Pensar as múltiplas identidades possíveis ao homem implica refletir sobre a interação conceitual entre identidade, discurso e poder no estudo da formação e da organização social. Nesse quadro de interdependência, verificam-se, ao longo da história, práticas políticas direcionadas à construção de discursos normativos e mantenedores do poder pela edificação de identidades, cujas definições interagem com a distribuição dos espaços sociais e geográficos. Tal diversidade espacial retrata a heterogeneidade da ocupação do solo, demonstrando que essa variável deve ser considerada no labor de arqueólogos e historiadores. Sob essa perspectiva, o livro Identidades, discurso e poder: estudos da arqueologia contemporânea, organizado por Pedro Paulo Abreu Funari, Charles E. Orsen Jr. e Solange Nunes de Oliveira Schiavetto, fomenta o debate a respeito dos usos das fontes materiais e literárias para o entendimento das ações humanas situadas no passado, revelando descompassos entre escritos e espaços, e estimula o repensar dos modelos teóricos acatados por arqueólogos e historiadores.
A primeira parte do livro, intitulada “Identidades e conflitos”, principia com o capítulo “A mulher aborígine nas Antilhas no início do século XVI”, de Lourdes S. Domingues. A autora tece reflexões sobre os anos de 1492 a 1542, período com escassa documentação primária e, por esse motivo, fonte de polêmica entre os estudiosos. O recorte da autora contempla a época em que a Coroa Espanhola promulgou as Leyes Nuevas, as quais, segundo Domingues, influenciaram sobremaneira o processo de construção das identidades das mulheres aborígines do Caribe.
Em seguida, Sîan Jones, no capítulo “Categorias históricas e a práxis da identidade: a interpretação da etnicidade na arqueologia histórica”, examina o emprego das fontes materiais e literárias nos estudos históricos, enfatizando as distorções existentes entre as interpretações etnográficas dos achados arqueológicos, as quais se mostram, freqüentemente, conformadas ao conteúdo de textos escritos.
O debate continua com o capítulo de Gabino La Rosa Corzo, “Os espaços de resistência escrava em Cuba”, no qual o autor discorre sobre os limites dos documentos literários no que se refere à descrição da vida cotidiana dos escravos, em especial das manifestações contrárias ao sistema colonial escravista – fugas individuais ou coletivas, abortos, suicídios, danificação dos meios de produção etc. – realizadas pelos escravos.
Em “O desafio da raça para a arqueologia histórica americana”, Charles E. Orser Jr. se propõe a analisar as questões de raça e de racismo no período pós-colombiano, com o intuito de expor como os estudos realizados pela Arqueologia da América, em sua maioria, centram-se em aspectos etnográficos e legam a segundo plano, ou mesmo ao esquecimento, o debate sobre a idéia de raça, importante para as análises históricas, pois, conforme o autor, ela nos encaminha para a concepção de uma identidade de grupo.
No capítulo “A questão étnica no discurso arqueológico: afirmação de uma identidade indígena minoritária ou inserção na identidade nacional?”, de Solange Nunes de Oliveira Schiavetto, a autora delineia a identidade étnica dos indígenas brasileiros com base na análise das cerâmicas indígenas encontradas nas regiões Sul e Sudeste do Brasil. Amparando-se no conceito de pertencimento cultural, Schiavetto se dedica a identificar os elementos constitutivos do conflito étnico x nacional.
────────────────────
_Instruções do exercício_
Dê seguimento à resenha do livro sobre identidade, discurso e poder na arqueologia, começando logo após a última frase apresentada.

_Amostra de dados_
────────────────────
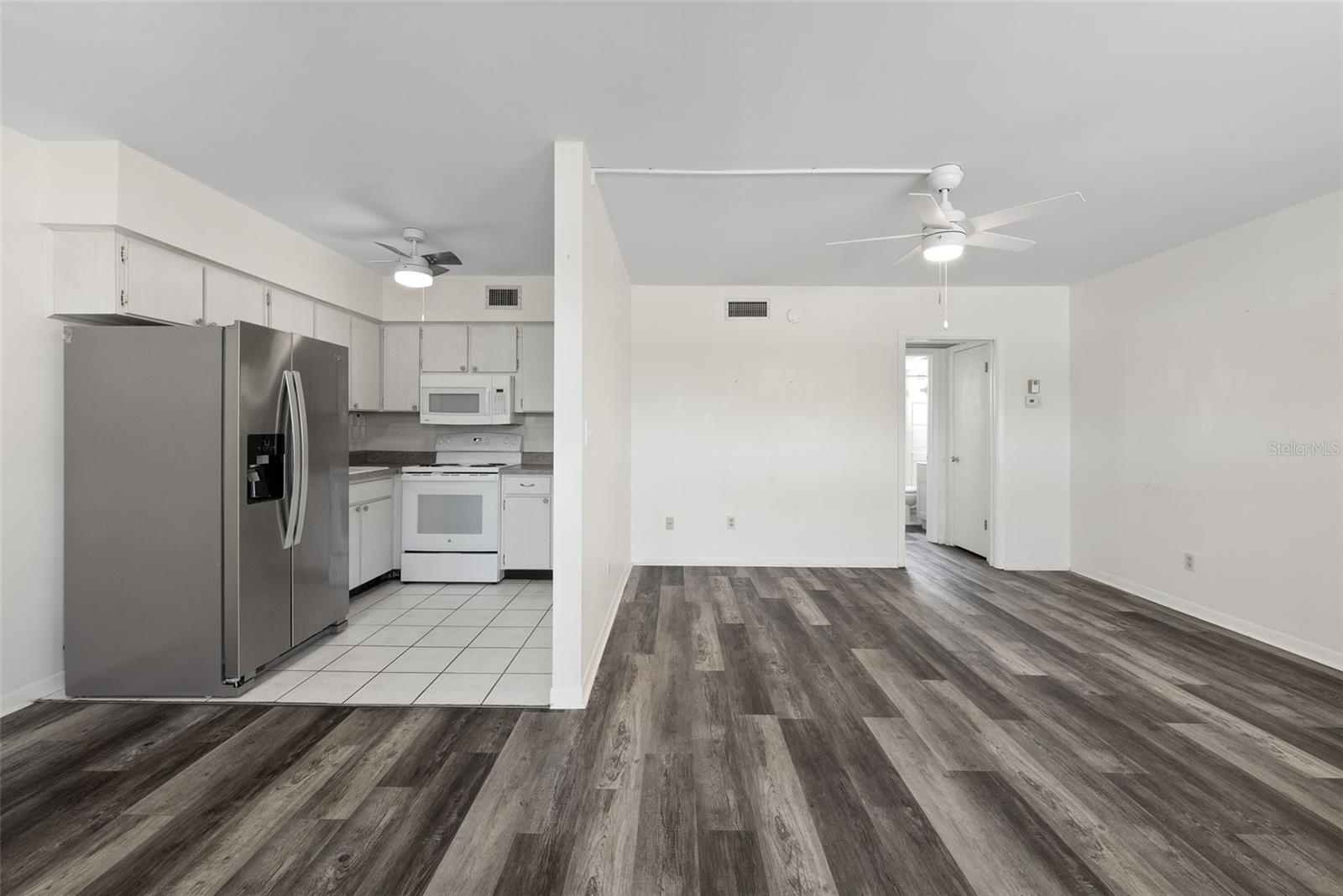 13940 ANONA HEIGHTS DR #113 — photo 6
────────────────────
_Resposta escrita_
Encerrando a primeira parte do livro, o artigo de Glaydson José da Silva, “A Antigüidade romana e a desconstrução das identidades nacionais”, demonstra a correlação entre a edificação das identidades nacionais européias e a legitimação das diretrizes políticas dos regimes autocráticos, lembrando ainda a influência de tal postura na construção de identidades no Brasil e nos Estados Unidos. Como aponta Glaydson Silva, esse processo culmina na dicotômica definição primitivo x civilizado, disseminada pela historiografia especializada na história greco-romana.
A segunda parte do livro, “Arqueologia Pública”, traz o texto de Pedro Paulo Abreu Funari, Nanci Vieira Oliveira e Elisabete Tamanini, intitulado “Arqueologia para o público leigo no Brasil: três experiências”. Os autores descrevem três estudos sobre a participação do público leigo em escavações brasileiras: o primeiro, sobre o sítio da Serra da Barriga em União dos Palmares, revela como os vestígios indicadores da resistência dos escravos no início do século XVII são trabalhados pelo Movimento Negro local; o segundo apresenta os resultados obtidos pelas escavações realizadas nos sambaquis de Joinville, indicando a importância da participação da comunidade no processo de conservação dos vestígios arqueológicos; por fim, um terceiro estudo relata o caso da interferência e participação, no trabalho arqueológico, de parentes de desaparecidos políticos durante o regime militar, no Rio de Janeiro.
O capítulo escrito por Jorge Eremites de Oliveira, “Por uma arqueologia socialmente engajada: arqueologia pública, universidade pública e cidadania”, trata da função social inerente ao ofício do arqueólogo e critica os profissionais de gabinete, distantes do espaço público.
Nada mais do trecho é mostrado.